- **Document section**
* * * * *
My oldest son had a lot of the same qualities as writer Chrissy Howe's son Teddy.
Christopher started life very colicky and did not sleep well at night. He was very loud and very verbal, but nobody could understand him other than my husband and me.
My son cried a lot and had no interest in playing with other children. He had no interest in learning or in any preschool stuff, but like Teddy, he was a genius with his creations. He would spend hours and hours drawing and making his masterpieces with Play-Doh, Legos, and Lincoln Logs.
But if Christopher was interrupted or if his little brother destroyed something before it was finished, his meltdowns would make your hair stand on end.
We had his preschool teachers tell us that there was something wrong with him and that we needed to get him tested. We were criticized so much by friends, family, and school personnel because he was different.
We were scared and unsure of ourselves, but we believed in our son. We let him be who he wanted to be, so long as he followed the basic rules of being kind, having manners, and being respectful to others, even though he was being disrespected in so many ways.
He did not start excelling in school until third grade; before that, he showed no interest at all. He knew everything; he just did not feel like participating in those years, which were very scary for my husband and me. (His doctors now suspect that he was high-functioning Asperger's, but he was never given that diagnosis.)
* * * * *
- **Material shown**
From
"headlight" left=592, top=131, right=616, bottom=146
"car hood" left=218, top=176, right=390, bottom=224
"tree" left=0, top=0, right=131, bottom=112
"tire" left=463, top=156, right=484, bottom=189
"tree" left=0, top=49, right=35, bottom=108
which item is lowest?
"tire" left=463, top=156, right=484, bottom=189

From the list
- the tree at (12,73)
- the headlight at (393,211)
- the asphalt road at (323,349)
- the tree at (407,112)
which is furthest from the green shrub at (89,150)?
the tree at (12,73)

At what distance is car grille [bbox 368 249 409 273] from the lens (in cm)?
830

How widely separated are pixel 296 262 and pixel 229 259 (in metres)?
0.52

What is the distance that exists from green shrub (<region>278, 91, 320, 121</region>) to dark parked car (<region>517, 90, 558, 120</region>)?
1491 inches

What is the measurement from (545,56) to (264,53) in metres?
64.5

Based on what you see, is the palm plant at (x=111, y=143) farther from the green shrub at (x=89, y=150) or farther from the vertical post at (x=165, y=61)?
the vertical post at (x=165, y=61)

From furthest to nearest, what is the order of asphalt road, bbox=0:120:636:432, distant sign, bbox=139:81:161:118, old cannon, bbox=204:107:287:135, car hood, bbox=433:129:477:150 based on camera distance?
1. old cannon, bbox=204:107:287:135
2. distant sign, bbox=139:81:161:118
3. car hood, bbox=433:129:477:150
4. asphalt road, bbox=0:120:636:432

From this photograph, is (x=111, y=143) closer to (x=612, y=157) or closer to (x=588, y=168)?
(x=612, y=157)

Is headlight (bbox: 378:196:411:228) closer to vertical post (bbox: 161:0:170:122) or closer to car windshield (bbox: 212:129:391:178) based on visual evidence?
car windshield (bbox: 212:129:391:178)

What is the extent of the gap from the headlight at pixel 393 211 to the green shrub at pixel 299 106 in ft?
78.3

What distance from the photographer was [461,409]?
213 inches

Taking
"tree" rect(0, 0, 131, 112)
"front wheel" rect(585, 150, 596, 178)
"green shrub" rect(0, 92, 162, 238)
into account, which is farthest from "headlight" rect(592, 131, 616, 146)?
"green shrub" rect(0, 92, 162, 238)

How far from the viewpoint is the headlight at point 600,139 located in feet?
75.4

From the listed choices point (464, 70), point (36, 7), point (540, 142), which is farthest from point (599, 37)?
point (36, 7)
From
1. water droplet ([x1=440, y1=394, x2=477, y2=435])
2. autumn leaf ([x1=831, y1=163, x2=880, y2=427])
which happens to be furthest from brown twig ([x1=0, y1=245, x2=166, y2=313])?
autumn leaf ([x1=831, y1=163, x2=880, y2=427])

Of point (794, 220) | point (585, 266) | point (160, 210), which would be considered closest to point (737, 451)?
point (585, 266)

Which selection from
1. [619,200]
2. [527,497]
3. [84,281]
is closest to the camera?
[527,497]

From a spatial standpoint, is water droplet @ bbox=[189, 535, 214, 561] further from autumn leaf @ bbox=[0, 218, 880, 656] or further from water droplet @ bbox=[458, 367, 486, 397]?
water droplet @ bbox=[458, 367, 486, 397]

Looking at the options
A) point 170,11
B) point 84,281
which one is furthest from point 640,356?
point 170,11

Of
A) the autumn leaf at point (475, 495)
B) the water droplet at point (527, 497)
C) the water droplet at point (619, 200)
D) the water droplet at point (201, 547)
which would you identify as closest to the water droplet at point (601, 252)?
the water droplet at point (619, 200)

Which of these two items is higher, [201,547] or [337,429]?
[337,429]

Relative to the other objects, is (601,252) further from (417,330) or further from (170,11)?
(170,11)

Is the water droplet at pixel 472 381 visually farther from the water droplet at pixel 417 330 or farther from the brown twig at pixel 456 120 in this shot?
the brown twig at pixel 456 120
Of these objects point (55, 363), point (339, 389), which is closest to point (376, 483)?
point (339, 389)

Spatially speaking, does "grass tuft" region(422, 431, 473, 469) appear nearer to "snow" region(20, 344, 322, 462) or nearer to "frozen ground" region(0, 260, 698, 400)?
* * * * *
- **Exercise requirements**
1. In the account of raising Christopher, list every toy or material he used to make his creations.
2. Pick up the account of raising Christopher after its last sentence and write what comes next.
Nothing asked here draws on the records.

- **Outputs in order**
1. Play-Doh, Legos, Lincoln Logs

2.
Chris is now 26. He graduated high school in the top 10 percent of his class and went to college with a few scholarships. He excelled in the Kelley School of Business at Indiana University. He changed his major to law, and received more than a dozen full scholarships to law school. He just graduated and is doing amazing!
For many years, we did have to get Chris some extra help: speech therapy and counseling. We had a lot of road bumps along the way - that was not fun. I had a huge argument with his first-grade teacher over his eating habits. We had to file a lawsuit against his high school.
It was not pretty, but it was so worth it.
My advice to you and your husband: Do the best you can every day. Teddy's uniqueness is a gift, so continue encouraging it. He will come around in time in the areas in which he struggles.
Hang in there! You will be laughing about some of these challenges in 20 years.